YOUR INSTRUCTIONS => Collect every line in the records below that contains the word "than", and copy each such line in full.

GIVEN DATA =>
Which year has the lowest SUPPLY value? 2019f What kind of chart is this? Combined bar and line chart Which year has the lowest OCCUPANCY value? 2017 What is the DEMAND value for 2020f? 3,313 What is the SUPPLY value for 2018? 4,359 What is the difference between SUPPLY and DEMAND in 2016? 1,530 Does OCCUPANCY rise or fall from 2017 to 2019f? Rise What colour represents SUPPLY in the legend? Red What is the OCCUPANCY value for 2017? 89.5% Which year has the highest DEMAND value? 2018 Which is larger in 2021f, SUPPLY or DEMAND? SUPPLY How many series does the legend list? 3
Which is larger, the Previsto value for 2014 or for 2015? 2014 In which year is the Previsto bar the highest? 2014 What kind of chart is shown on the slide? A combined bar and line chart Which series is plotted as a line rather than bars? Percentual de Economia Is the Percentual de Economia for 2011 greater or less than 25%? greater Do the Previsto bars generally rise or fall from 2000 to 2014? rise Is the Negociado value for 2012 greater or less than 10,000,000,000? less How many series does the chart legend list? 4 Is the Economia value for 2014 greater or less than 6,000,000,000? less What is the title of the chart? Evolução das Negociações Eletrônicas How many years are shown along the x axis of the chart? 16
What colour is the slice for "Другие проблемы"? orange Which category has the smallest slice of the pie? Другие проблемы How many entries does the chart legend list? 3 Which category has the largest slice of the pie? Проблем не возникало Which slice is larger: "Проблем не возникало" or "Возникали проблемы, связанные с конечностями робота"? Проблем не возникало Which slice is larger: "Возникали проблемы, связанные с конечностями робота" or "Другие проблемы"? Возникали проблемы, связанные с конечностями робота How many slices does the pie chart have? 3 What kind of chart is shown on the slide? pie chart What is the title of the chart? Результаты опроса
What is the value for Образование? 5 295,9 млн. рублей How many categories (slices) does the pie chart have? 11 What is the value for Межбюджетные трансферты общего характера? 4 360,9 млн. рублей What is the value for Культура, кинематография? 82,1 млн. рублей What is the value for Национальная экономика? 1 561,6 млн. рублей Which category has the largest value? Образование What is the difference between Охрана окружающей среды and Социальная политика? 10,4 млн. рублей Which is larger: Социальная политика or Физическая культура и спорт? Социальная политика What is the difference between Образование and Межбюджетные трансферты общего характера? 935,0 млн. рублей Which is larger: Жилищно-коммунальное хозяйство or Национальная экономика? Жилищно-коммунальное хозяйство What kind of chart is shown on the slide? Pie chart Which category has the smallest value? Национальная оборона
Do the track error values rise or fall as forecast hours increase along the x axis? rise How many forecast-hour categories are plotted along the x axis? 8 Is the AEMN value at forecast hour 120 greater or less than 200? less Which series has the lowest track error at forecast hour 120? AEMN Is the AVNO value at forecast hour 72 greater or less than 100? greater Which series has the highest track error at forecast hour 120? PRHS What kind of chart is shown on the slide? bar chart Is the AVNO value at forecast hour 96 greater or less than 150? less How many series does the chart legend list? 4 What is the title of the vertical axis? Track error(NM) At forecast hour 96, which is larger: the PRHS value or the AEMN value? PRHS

EXERCISE RESPONSE =>
Which is larger, the Previsto value for 2014 or for 2015? 2014 In which year is the Previsto bar the highest? 2014 What kind of chart is shown on the slide? A combined bar and line chart Which series is plotted as a line rather than bars? Percentual de Economia Is the Percentual de Economia for 2011 greater or less than 25%? greater Do the Previsto bars generally rise or fall from 2000 to 2014? rise Is the Negociado value for 2012 greater or less than 10,000,000,000? less How many series does the chart legend list? 4 Is the Economia value for 2014 greater or less than 6,000,000,000? less What is the title of the chart? Evolução das Negociações Eletrônicas How many years are shown along the x axis of the chart? 16
Do the track error values rise or fall as forecast hours increase along the x axis? rise How many forecast-hour categories are plotted along the x axis? 8 Is the AEMN value at forecast hour 120 greater or less than 200? less Which series has the lowest track error at forecast hour 120? AEMN Is the AVNO value at forecast hour 72 greater or less than 100? greater Which series has the highest track error at forecast hour 120? PRHS What kind of chart is shown on the slide? bar chart Is the AVNO value at forecast hour 96 greater or less than 150? less How many series does the chart legend list? 4 What is the title of the vertical axis? Track error(NM) At forecast hour 96, which is larger: the PRHS value or the AEMN value? PRHS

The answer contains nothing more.